We hold this truth to be self-evident that this is a pretty incredible story. A Scottish woman found one of the few remaining original copies of the Declaration of Independence in her attic.
Cathy Marsden, who works at the Scottish auction house Lyon & Turnbull, found the document while rummaging through some old papers. She pulled them out of her attic. She told PA Media that even at first glance the document seemed unique.
“I was looking through a pile of papers, which had been brought down from the attic, amongst which was a folded up, vellum, document. Opening it up, I could see was a copy of the Declaration of Independence,” she said.
“When I got back to the office and started doing some research, I became really excited as its significance became clearer.
“After extensive research, we confirmed it was indeed one of the 201 copies made by William Stone, of which only 48 of them are known to still exist. Being able to identify to whom the copy belonged made it even more exciting and rare.”
Charles Carroll of Carrollton, a Founding Father, who later became a U.S. Senator got the document first. Carrollton gave it to his grandson-in-law, John MacTavish, who was a Scottish-Canadian diplomat, PA Media said. And that’s how it ended up in Scotland.
In all, the Founding Fathers made 201 copies of the Declaration of Independence. The newborn nation’s leaders printed 201 copies of the document. They had them hung across over the 13 colonies. And, I assume, America’s new leaders had that extra one sent to King George III.

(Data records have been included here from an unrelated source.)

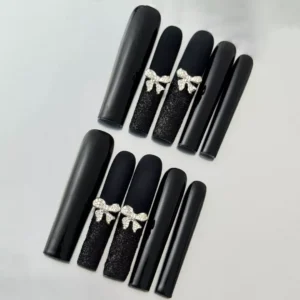 Close-up of glitter bow accent on long black matte press-on nail with square shape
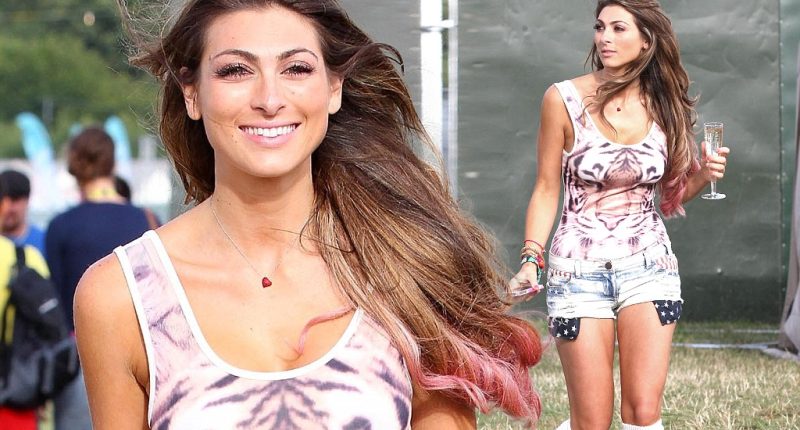 Showing off her wild side: Luisa Zissman parties in tiger print body and tiny denim shorts as she sups bubbly at V Festival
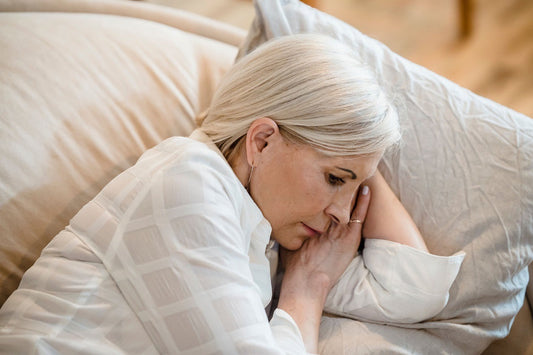 Woman lying awake in daytime, showing the unrefreshing sleep and fatigue that people with fibromyalgia report alongside widespread pain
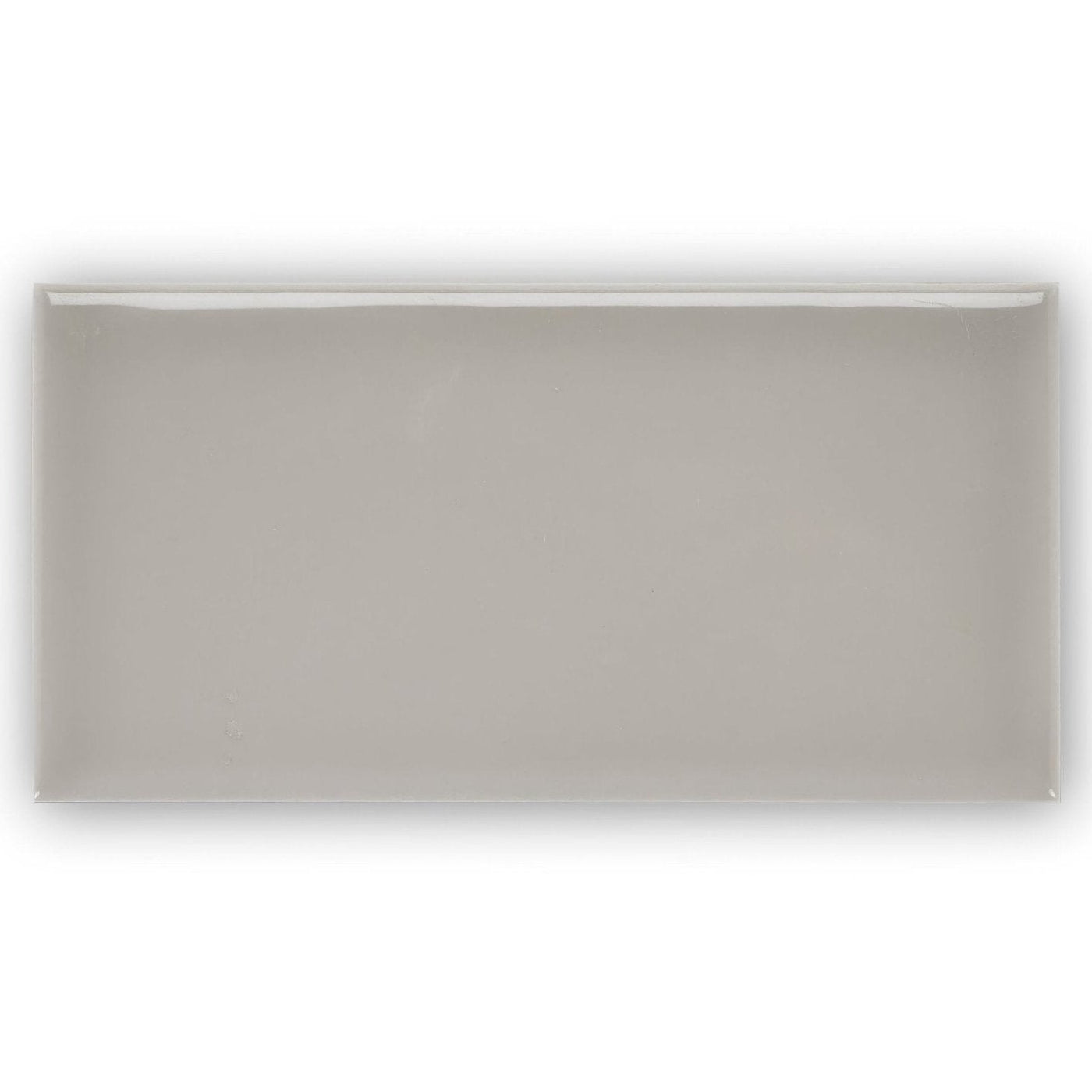 Giralda Niebla grey tile is a sleek rectangular ceramic tile with a smooth matte gray finish and subtle glossy edges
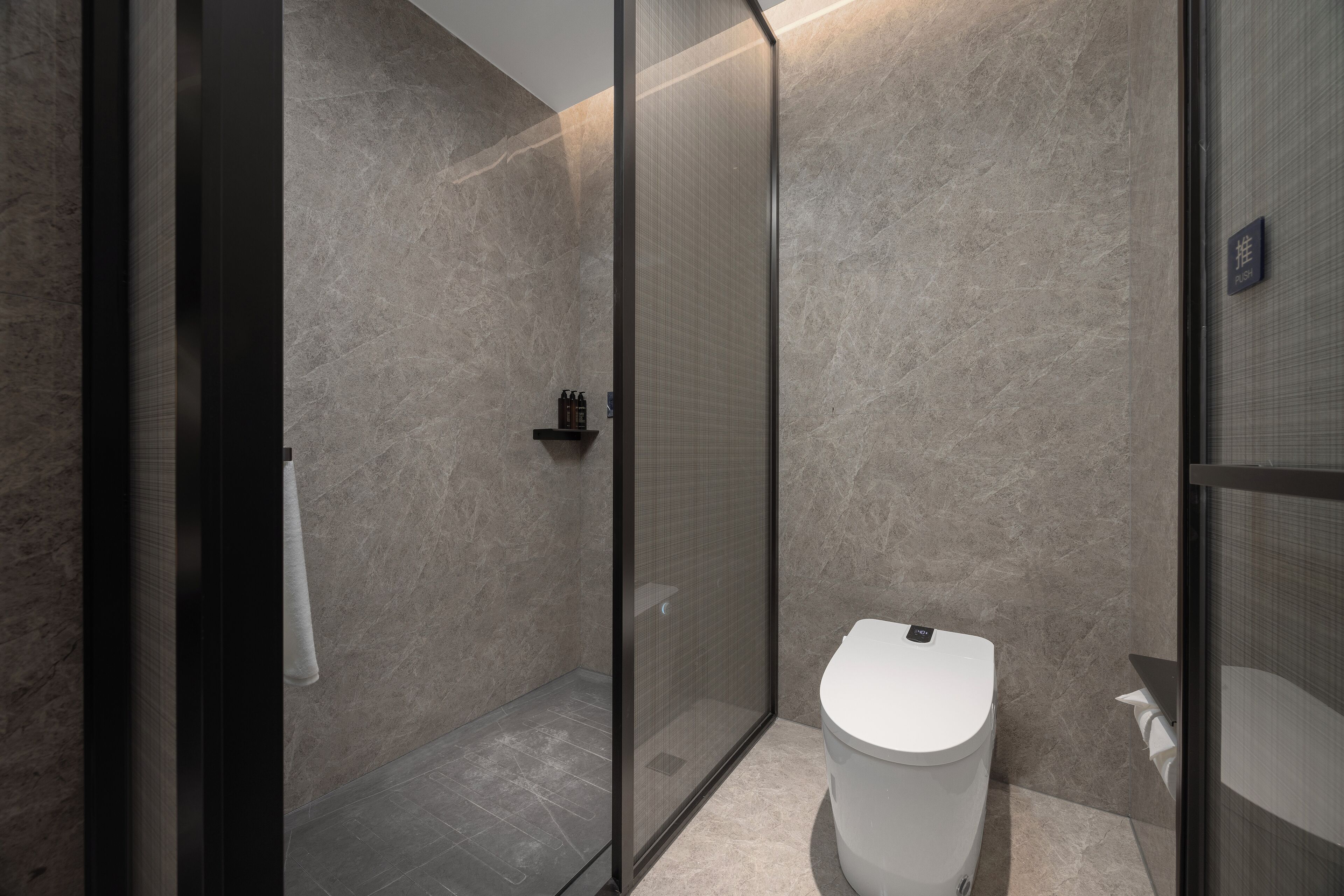 A modern bathroom with a glass-enclosed shower, a white toilet, and a marble wall.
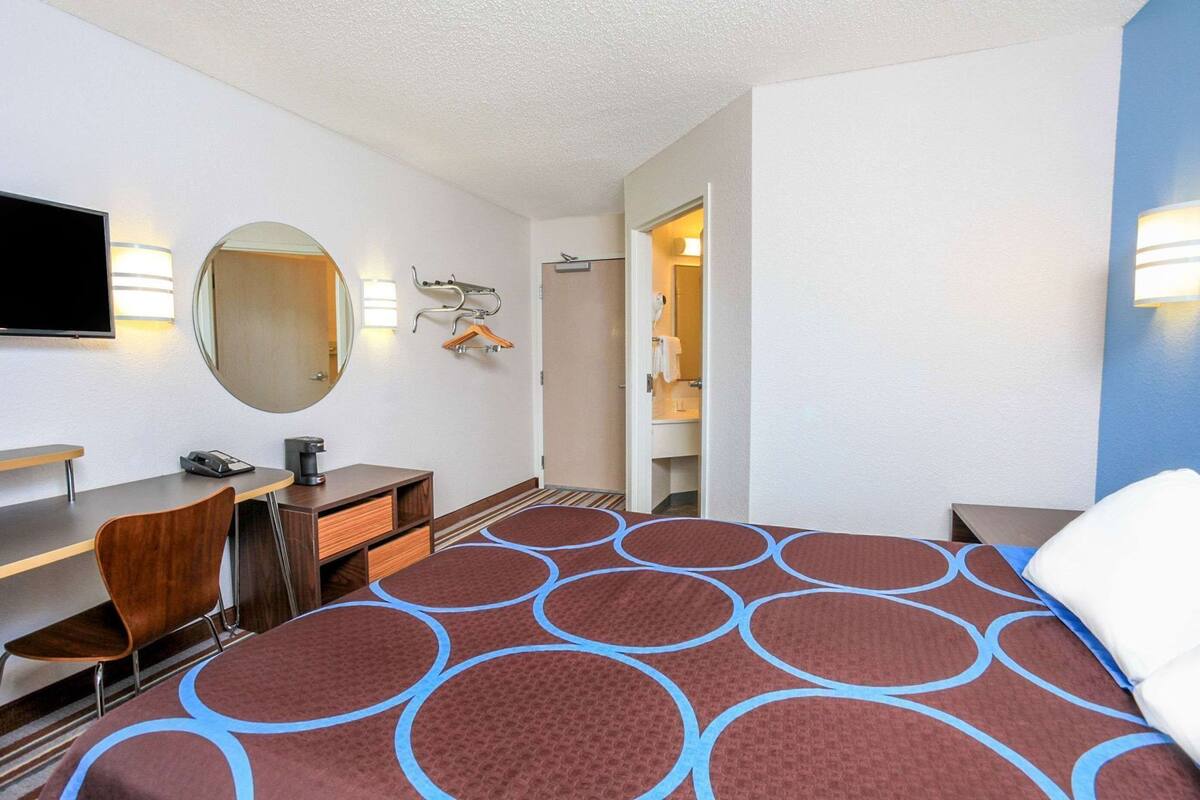 Een hotelkamer met een bed, bureau, stoel, spiegel en een televisie.
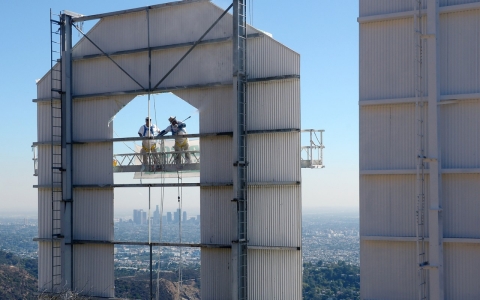 Workers clean the Hollywood sign in front of the backdrop of downtown Los Angeles.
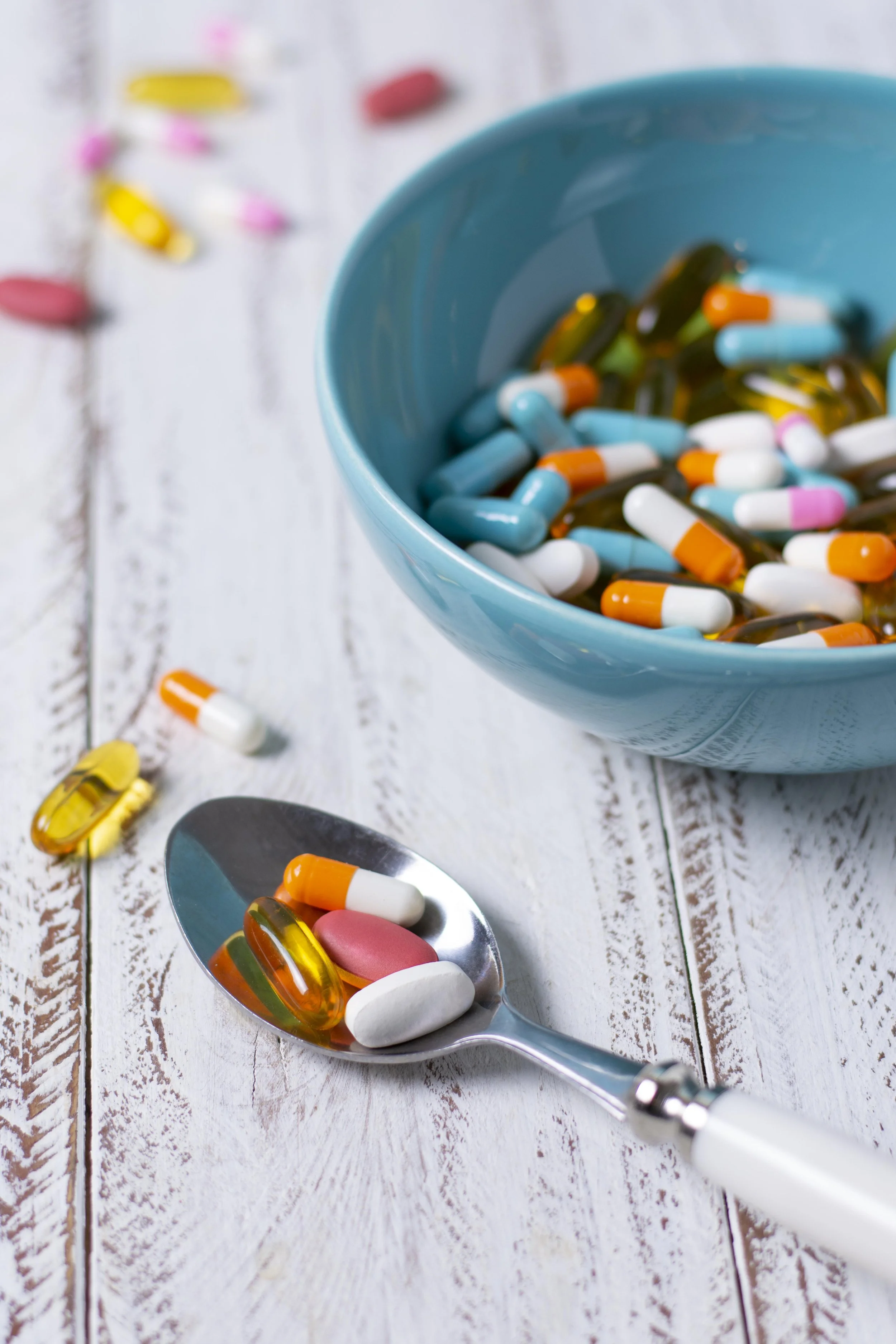 Bunte Kapseln und Tabletten in einer blauen Schüssel und auf einem Löffel, auf einem weißen Holztisch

Declaration of Independence Sells for $4.5 Million
But not only is the document rare, it’s also unique because we know the provenance. We know who owned it and how it ended up where it did. That story helped raise the value of the piece.
Marsden auctioned off her Declaration of Independence for $4,420,000, according to TMZ. The buyer asked to remain anonymous. Only one other copy of America’s founding document has sold for more. In 2000, Norman Lear and internet entrepreneur David Hayden bought an original printing of the Declaration of Independence for $8 million, CNN reported.
Paul Roberts, vice-chairman of Lyon & Turnbull and president of Freeman’s in Philadelphia, said the company had teams on both sides of the Atlantic working on authenticating this found document.
“This was a great effort from both teams on both sides of the Atlantic, a very proud moment for me personally – an international team working in perfect harmony to achieve a wonderful result on behalf of an extremely appreciative and supportive client,” he said.
“When Cathy Marsden first showed me this document on Christmas Eve I knew it was interesting, but today’s outcome – achieving $4,420,000 on the eve of Independence Day weekend nearly 4,000 miles away – is extraordinary.”